We current Justices read the Constitution in the only way that we can: as Twentieth Century Americans…. For the genius of the Constitution rests not in any static meaning it might have had in a world that is dead and gone, but in the adaptability of its great principles to cope with current problems and current needs.
About This Quote
William J. Brennan Jr., a leading voice of the Warren and Burger Courts, articulated this view in the early 1980s amid intensifying debates over “original intent” and the proper method of constitutional interpretation. As conservative legal movements gained influence and criticized the Court’s mid‑century rights-expanding decisions, Brennan defended a “living Constitution” approach: judges inevitably read the text through the lens of their own era, and constitutional principles must be applied to contemporary conditions. The remark is associated with Brennan’s public speeches and writings aimed at explaining and justifying the Court’s role to a broader audience, rather than with an opinion in a specific case.
Interpretation
Brennan argues that constitutional interpretation cannot be a mechanical recovery of fixed eighteenth‑century meanings. Because judges are situated in their own time, they necessarily understand broad constitutional language—liberty, due process, equal protection—through modern experience. For Brennan, the Constitution’s “genius” lies in its general principles, which were framed to endure by being capable of application to unforeseen circumstances.
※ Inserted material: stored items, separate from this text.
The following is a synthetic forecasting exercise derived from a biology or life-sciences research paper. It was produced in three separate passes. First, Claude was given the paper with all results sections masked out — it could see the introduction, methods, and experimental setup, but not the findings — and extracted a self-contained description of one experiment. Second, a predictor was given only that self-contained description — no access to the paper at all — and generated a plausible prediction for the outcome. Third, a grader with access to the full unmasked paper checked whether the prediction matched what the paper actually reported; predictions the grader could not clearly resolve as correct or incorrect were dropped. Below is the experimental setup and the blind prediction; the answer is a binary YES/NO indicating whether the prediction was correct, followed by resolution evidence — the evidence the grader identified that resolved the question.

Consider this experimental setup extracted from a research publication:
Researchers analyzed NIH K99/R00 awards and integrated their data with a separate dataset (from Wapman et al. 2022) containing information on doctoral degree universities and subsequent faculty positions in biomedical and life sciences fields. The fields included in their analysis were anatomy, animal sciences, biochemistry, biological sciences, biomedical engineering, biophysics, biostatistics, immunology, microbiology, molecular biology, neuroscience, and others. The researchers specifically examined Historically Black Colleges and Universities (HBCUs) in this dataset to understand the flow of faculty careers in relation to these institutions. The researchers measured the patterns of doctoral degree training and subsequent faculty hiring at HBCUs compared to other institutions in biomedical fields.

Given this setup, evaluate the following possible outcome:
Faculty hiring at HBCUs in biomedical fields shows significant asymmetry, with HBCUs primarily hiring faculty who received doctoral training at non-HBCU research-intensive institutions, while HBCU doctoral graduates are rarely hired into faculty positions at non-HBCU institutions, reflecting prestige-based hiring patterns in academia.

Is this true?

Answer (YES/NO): NO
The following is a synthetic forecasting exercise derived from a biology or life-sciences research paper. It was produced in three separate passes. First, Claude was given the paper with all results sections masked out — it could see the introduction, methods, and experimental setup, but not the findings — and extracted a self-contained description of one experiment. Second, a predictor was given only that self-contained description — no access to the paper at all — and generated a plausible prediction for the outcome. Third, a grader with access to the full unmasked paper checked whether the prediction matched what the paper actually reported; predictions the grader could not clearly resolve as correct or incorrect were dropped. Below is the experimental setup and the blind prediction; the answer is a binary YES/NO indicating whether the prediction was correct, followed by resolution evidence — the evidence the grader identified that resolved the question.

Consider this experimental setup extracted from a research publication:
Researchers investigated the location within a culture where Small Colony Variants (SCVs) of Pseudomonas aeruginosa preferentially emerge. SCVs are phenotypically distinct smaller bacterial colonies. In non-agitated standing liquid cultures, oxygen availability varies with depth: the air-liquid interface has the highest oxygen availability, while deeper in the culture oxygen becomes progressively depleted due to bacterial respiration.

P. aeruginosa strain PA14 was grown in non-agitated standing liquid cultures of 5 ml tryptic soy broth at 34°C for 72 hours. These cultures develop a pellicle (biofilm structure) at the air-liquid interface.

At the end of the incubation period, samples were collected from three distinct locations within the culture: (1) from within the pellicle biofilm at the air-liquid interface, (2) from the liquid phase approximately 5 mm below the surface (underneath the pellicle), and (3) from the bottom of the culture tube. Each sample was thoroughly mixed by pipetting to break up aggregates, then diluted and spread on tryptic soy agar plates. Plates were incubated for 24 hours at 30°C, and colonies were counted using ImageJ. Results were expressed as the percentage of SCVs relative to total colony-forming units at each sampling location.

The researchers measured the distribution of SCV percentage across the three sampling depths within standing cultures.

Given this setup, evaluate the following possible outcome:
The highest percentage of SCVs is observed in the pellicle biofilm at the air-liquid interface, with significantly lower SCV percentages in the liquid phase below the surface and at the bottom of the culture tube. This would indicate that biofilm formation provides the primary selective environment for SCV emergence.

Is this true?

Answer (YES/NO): NO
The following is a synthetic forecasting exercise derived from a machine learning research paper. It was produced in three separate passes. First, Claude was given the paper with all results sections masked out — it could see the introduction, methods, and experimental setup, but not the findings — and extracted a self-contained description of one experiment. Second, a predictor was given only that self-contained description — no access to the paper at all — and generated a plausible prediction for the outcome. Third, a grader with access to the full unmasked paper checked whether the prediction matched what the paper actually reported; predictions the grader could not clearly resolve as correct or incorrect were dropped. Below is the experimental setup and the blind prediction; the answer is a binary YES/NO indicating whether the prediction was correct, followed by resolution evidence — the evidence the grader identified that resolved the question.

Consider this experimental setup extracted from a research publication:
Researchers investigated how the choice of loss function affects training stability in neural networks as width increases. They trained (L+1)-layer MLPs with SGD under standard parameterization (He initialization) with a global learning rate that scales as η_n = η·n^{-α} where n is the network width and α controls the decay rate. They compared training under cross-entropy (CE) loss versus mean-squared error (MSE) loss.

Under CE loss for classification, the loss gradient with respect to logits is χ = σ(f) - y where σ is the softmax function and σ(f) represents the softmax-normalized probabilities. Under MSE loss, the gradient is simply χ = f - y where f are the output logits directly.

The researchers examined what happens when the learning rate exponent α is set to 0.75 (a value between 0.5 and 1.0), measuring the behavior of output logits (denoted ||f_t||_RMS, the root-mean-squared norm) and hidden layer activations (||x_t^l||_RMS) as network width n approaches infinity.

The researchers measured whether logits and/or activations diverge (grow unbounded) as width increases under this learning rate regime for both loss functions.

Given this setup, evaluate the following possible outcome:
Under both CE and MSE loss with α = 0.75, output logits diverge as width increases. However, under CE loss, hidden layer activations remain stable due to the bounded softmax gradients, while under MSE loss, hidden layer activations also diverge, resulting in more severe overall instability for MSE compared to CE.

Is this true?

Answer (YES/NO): YES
The quote thus stakes out a normative claim: fidelity to the Constitution is shown not by freezing it in the past, but by applying its commitments to present-day problems. It is a concise defense of evolutionary constitutionalism against strict originalism.
Source
William J. Brennan, Jr., “The Constitution of the United States: Contemporary Ratification,” speech at Georgetown University, Oct. 12, 1985; published in 27 South Texas Law Review 433 (1986).